-------- RECORDS PROVIDED

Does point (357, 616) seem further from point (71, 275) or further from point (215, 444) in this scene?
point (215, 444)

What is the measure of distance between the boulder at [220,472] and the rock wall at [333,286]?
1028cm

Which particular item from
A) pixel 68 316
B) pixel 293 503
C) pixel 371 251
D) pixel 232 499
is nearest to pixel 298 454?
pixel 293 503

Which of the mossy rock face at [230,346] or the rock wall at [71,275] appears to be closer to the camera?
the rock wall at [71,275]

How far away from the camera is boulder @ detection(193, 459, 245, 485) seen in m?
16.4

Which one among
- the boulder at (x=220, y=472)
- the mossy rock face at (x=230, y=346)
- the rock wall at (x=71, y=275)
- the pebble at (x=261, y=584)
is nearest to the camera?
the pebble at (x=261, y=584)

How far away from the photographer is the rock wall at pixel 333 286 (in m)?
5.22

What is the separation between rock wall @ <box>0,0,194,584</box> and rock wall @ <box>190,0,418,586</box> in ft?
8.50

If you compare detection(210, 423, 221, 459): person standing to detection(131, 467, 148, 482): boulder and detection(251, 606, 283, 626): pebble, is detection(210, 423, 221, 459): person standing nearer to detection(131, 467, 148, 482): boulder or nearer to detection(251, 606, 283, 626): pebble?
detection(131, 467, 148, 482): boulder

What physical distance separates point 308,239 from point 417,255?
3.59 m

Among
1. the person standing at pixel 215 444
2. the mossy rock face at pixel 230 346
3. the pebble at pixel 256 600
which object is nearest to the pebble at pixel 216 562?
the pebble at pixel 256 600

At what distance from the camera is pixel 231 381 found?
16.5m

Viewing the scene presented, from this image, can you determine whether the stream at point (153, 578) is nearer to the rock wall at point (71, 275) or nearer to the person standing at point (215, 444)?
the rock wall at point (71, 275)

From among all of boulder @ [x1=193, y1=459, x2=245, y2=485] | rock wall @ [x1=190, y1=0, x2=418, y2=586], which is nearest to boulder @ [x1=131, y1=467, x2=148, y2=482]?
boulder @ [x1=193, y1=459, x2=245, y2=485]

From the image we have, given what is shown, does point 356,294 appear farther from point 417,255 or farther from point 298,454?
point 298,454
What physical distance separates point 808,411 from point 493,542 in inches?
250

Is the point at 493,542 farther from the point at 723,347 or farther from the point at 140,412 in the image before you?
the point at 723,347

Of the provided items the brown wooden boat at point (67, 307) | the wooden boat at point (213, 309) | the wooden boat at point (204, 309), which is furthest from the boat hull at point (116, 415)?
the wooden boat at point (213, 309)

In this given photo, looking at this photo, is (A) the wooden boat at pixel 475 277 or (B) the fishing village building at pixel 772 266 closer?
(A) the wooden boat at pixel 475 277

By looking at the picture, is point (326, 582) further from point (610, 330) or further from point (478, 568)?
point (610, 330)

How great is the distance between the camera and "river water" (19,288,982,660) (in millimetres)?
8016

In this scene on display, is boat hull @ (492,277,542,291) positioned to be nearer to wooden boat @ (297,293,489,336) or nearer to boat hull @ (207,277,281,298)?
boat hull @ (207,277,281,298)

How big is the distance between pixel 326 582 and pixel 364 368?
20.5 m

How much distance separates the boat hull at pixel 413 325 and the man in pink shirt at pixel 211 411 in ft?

----------------

Set down all of the data above, word for word.

FULL SOLUTION
Does point (357, 616) seem further from point (71, 275) or further from point (215, 444) in this scene?
point (215, 444)

What is the measure of distance between the boulder at [220,472] and the rock wall at [333,286]?
1028cm

Which particular item from
A) pixel 68 316
B) pixel 293 503
C) pixel 371 251
D) pixel 232 499
is nearest to pixel 298 454?
pixel 293 503

Which of the mossy rock face at [230,346] or the rock wall at [71,275] appears to be closer to the camera?
the rock wall at [71,275]

How far away from the camera is boulder @ detection(193, 459, 245, 485) seen in m?
16.4

Which one among
- the boulder at (x=220, y=472)
- the mossy rock face at (x=230, y=346)
- the rock wall at (x=71, y=275)
- the pebble at (x=261, y=584)
is nearest to the camera?
the pebble at (x=261, y=584)

How far away from the photographer is the rock wall at pixel 333 286 (in m)?
5.22

What is the separation between rock wall @ <box>0,0,194,584</box> and rock wall @ <box>190,0,418,586</box> in ft?
8.50

If you compare detection(210, 423, 221, 459): person standing to detection(131, 467, 148, 482): boulder and detection(251, 606, 283, 626): pebble, is detection(210, 423, 221, 459): person standing nearer to detection(131, 467, 148, 482): boulder or nearer to detection(251, 606, 283, 626): pebble?
detection(131, 467, 148, 482): boulder

What physical distance separates point 308,239 from point 417,255?
3.59 m

Among
1. the person standing at pixel 215 444
2. the mossy rock face at pixel 230 346
3. the pebble at pixel 256 600
which object is nearest to the pebble at pixel 216 562?
the pebble at pixel 256 600

At what distance from the camera is pixel 231 381 found?
16.5m

Viewing the scene presented, from this image, can you determine whether the stream at point (153, 578) is nearer to the rock wall at point (71, 275) or nearer to the person standing at point (215, 444)?
the rock wall at point (71, 275)

From among all of boulder @ [x1=193, y1=459, x2=245, y2=485] | rock wall @ [x1=190, y1=0, x2=418, y2=586], which is nearest to boulder @ [x1=131, y1=467, x2=148, y2=482]?
boulder @ [x1=193, y1=459, x2=245, y2=485]

From the image we have, given what is shown, does point 356,294 appear farther from point 417,255 or farther from point 298,454?
point 298,454
What physical distance separates point 808,411 from point 493,542 in inches?
250

Is the point at 493,542 farther from the point at 723,347 or farther from the point at 140,412 in the image before you?
the point at 723,347

Of the provided items the brown wooden boat at point (67, 307) | the wooden boat at point (213, 309) | the wooden boat at point (204, 309), which is furthest from the boat hull at point (116, 415)?
the wooden boat at point (213, 309)

In this given photo, looking at this photo, is (A) the wooden boat at pixel 475 277 or (B) the fishing village building at pixel 772 266 closer?
(A) the wooden boat at pixel 475 277

By looking at the picture, is point (326, 582) further from point (610, 330) or further from point (478, 568)?
point (610, 330)

How great is the distance between the camera and "river water" (19,288,982,660) (in millimetres)?
8016

In this scene on display, is boat hull @ (492,277,542,291) positioned to be nearer to wooden boat @ (297,293,489,336) or nearer to boat hull @ (207,277,281,298)?
boat hull @ (207,277,281,298)

How big is the distance between pixel 326 582 and pixel 364 368?
20.5 m

How much distance separates the boat hull at pixel 413 325 and the man in pink shirt at pixel 211 411 in ft?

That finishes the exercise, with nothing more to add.